Qu'a-t-on à gagner à réduire ces inégalités?

Réduire ces inégalités offre un potentiel économique. "Mieux prendre en charge permet de réduire les coûts de la santé. Si on pense à la recherche par exemple, intégrer ces notions-là dès le départ permet d’éviter de retirer des traitements médicamenteux du marché parce qu’on se rend compte qu’ils sont dangereux pour le 50% de la population", ajoute Carole Clair.

Pour le personnel soignant, être conscient des stéréotypes de genre permet d’offrir un meilleur diagnostic et une meilleure prise en charge. Et cela doit passer par une formation sur ces questions de genre. Une formation relativement récente commence à s’installer dans les facultés de médecine romande.

Les jeunes aujourd’hui veulent faire juste sur les questions de sexisme, de racisme, d’orientation sexuelle, de questions liées au genre. Ils posent beaucoup de questions pour bien prendre en charge les personnes

Joëlle Schwarz, coresponsables de l’unité "Santé et genre" d’Unisanté

"Des cours sont intégrés à la pratique clinique, on décortique avec les étudiantes et les étudiants leur prise en charge clinique et on essaie de leur faire identifier des biais dans la façon dont on pose des questions à l’anamnèse, ou la gêne d'un examen du corps lié à la nudité (…) Idéalement ça serait aux enseignantes et enseignants de leur discipline respective à le faire", explique Joëlle Schwarz

Carole Clair a constaté un changement: "Il y a 10 ans, je passais beaucoup de temps à expliquer aux étudiantes et étudiants ce que c’était le sexe, le genre. Aujourd’hui, c’est beaucoup plus évident pour la majorité." Pour Joëlle Schwarz, "les jeunes aujourd’hui veulent faire juste sur les questions de sexisme, de racisme, d’orientation sexuelle, de questions liées au genre. Ils posent beaucoup de questions pour bien prendre en charge les personnes et ça, ça me donne un espoir."

Une volonté politique

D’énormes progrès ont déjà été réalisés. Par exemple, en Europe et aux Etats-Unis, il n’est désormais plus possible de mener un essai clinique uniquement sur des sujets masculins. En Suisse, ce n’est pas encore le cas, mais des postulats et motions ont été soumis à la suite du 14 juin 2019.

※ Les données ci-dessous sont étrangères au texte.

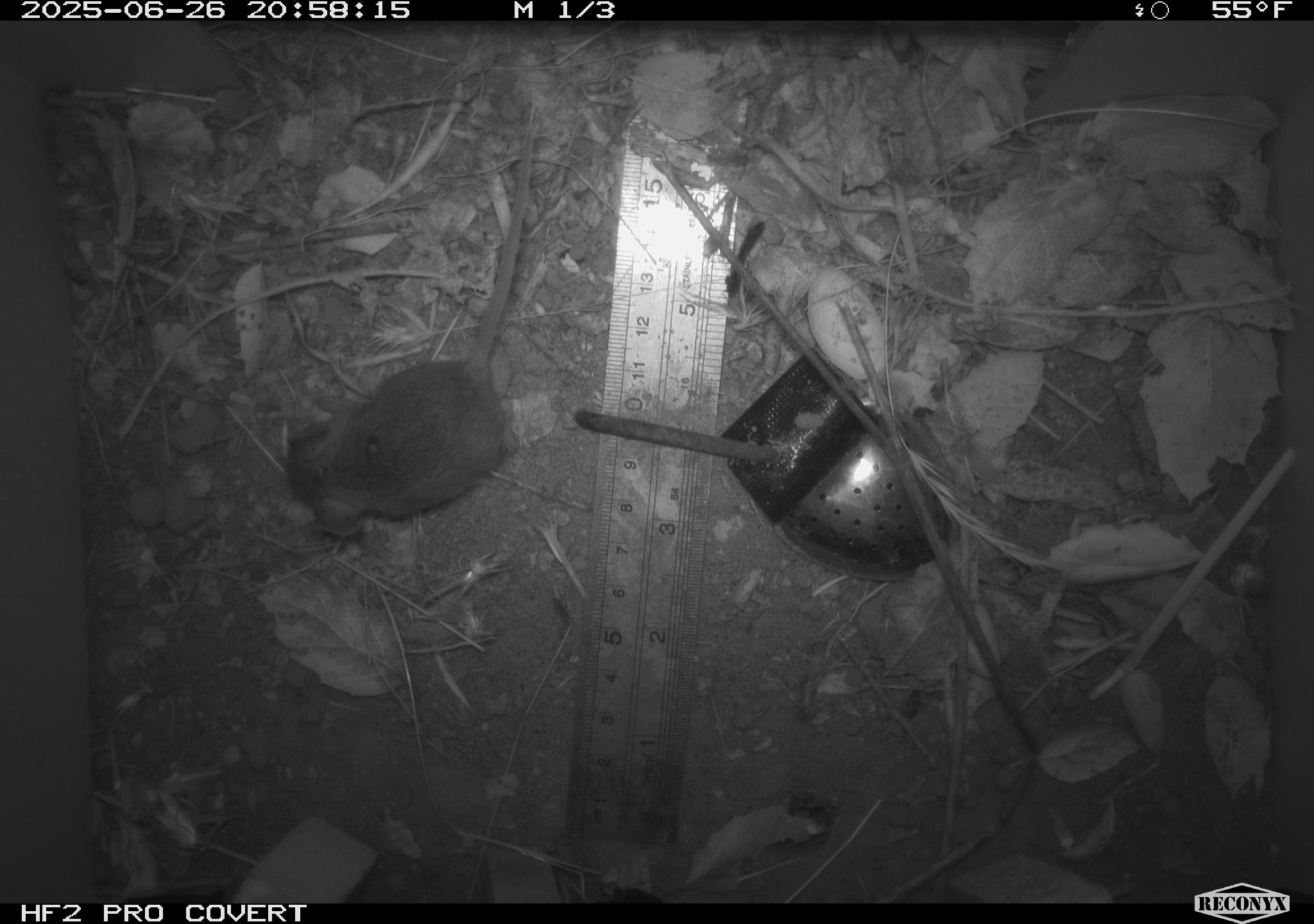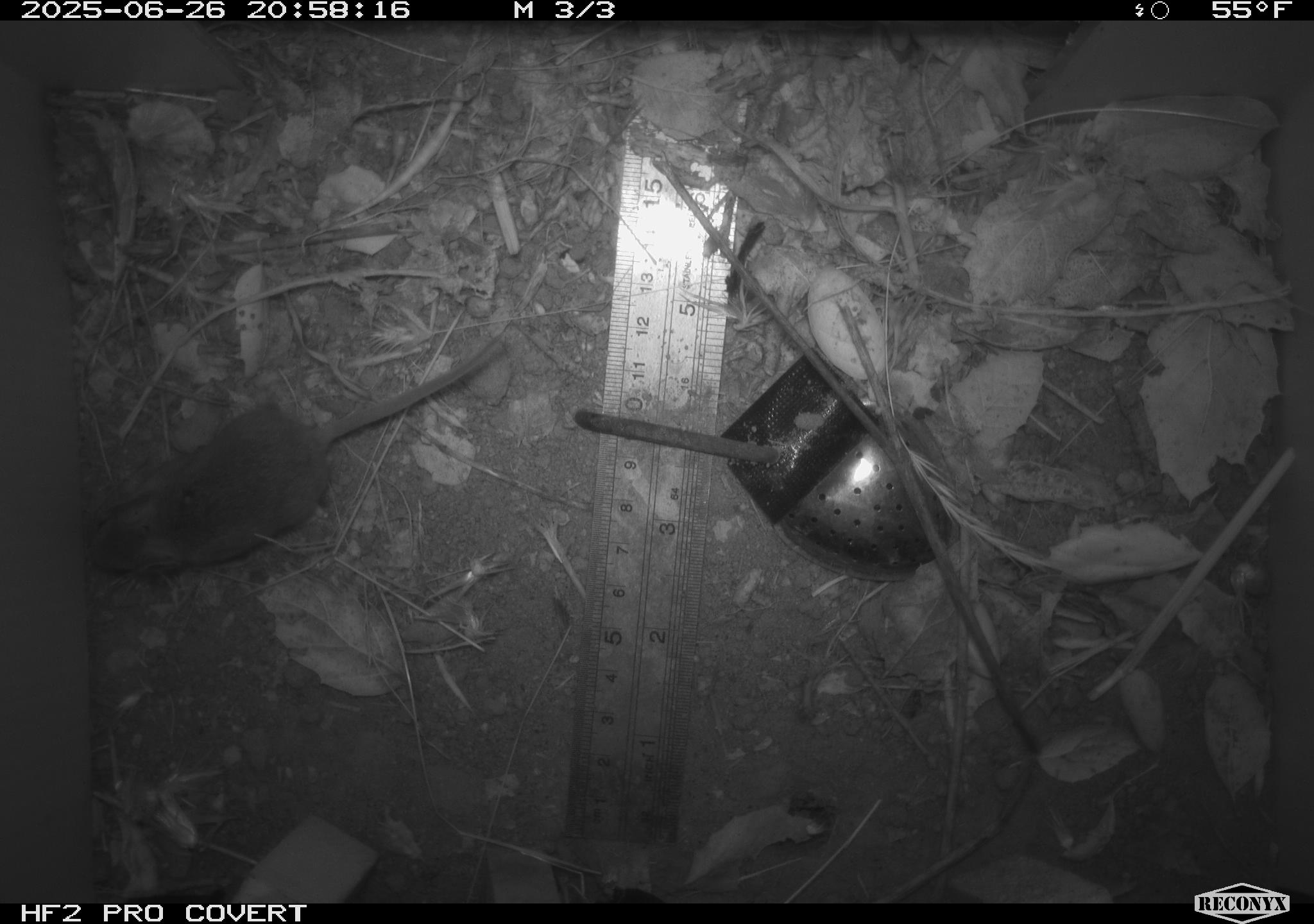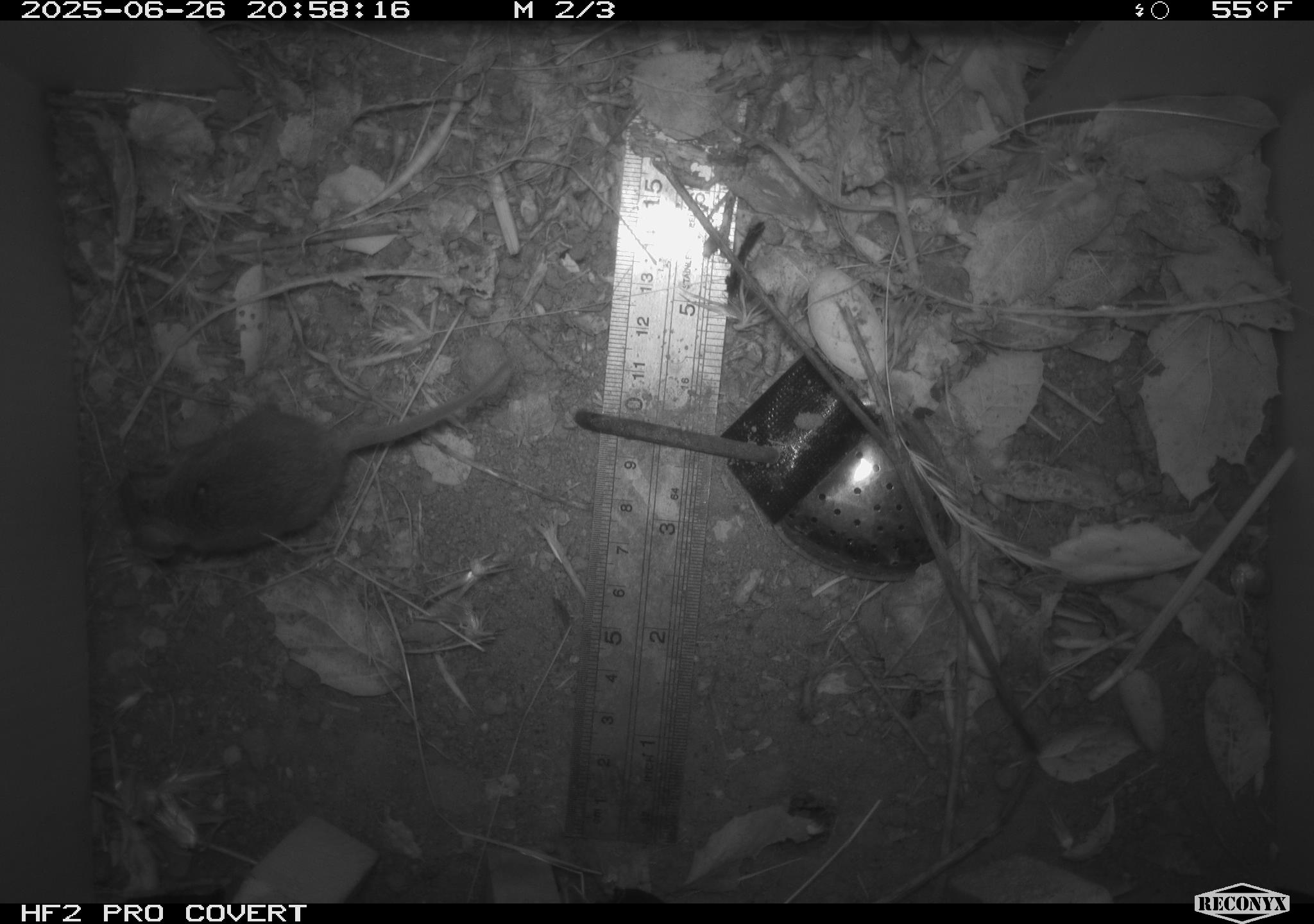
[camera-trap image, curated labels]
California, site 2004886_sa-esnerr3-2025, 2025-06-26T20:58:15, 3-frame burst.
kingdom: Animalia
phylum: Chordata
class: Mammalia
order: Rodentia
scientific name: Rodentia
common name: rodent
Rodent (Rodentia).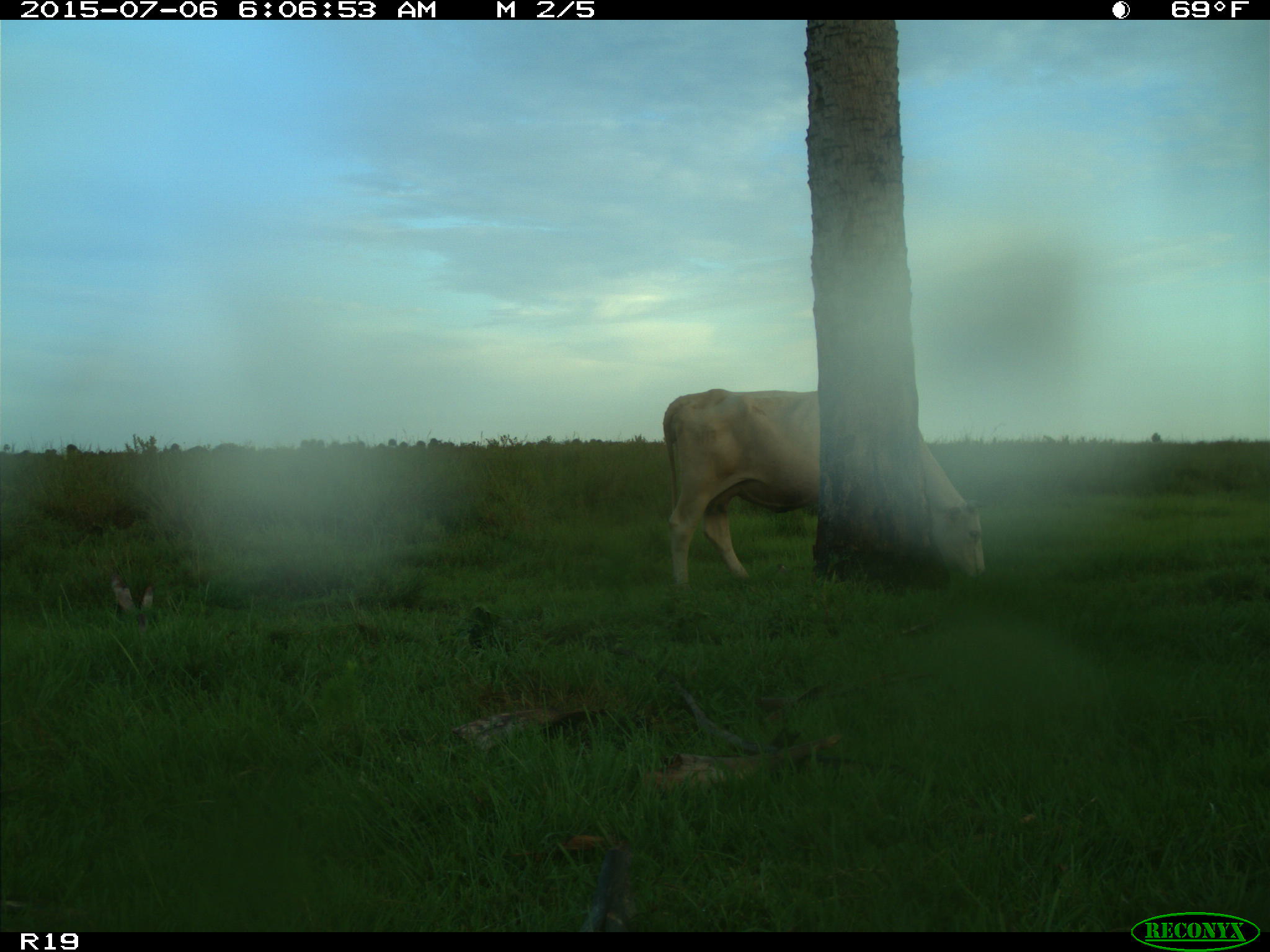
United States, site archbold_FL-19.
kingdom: Animalia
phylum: Chordata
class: Mammalia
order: Artiodactyla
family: Bovidae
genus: Bos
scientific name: Bos taurus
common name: domestic cow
Bos taurus (domestic cow).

"Politiquement ça bouge, on verra si ça amène à des changements concrets. Par le passé, on a vu que ces thématiques ont tendance à suivre des vagues comme celles du féminisme. Parfois elles sont plus mises en avant et retombent ensuite aux oubliettes. Mais on va voir si ça débouche sur des projets concrets. L'espoir est là", conclut Joëlle Schwarz.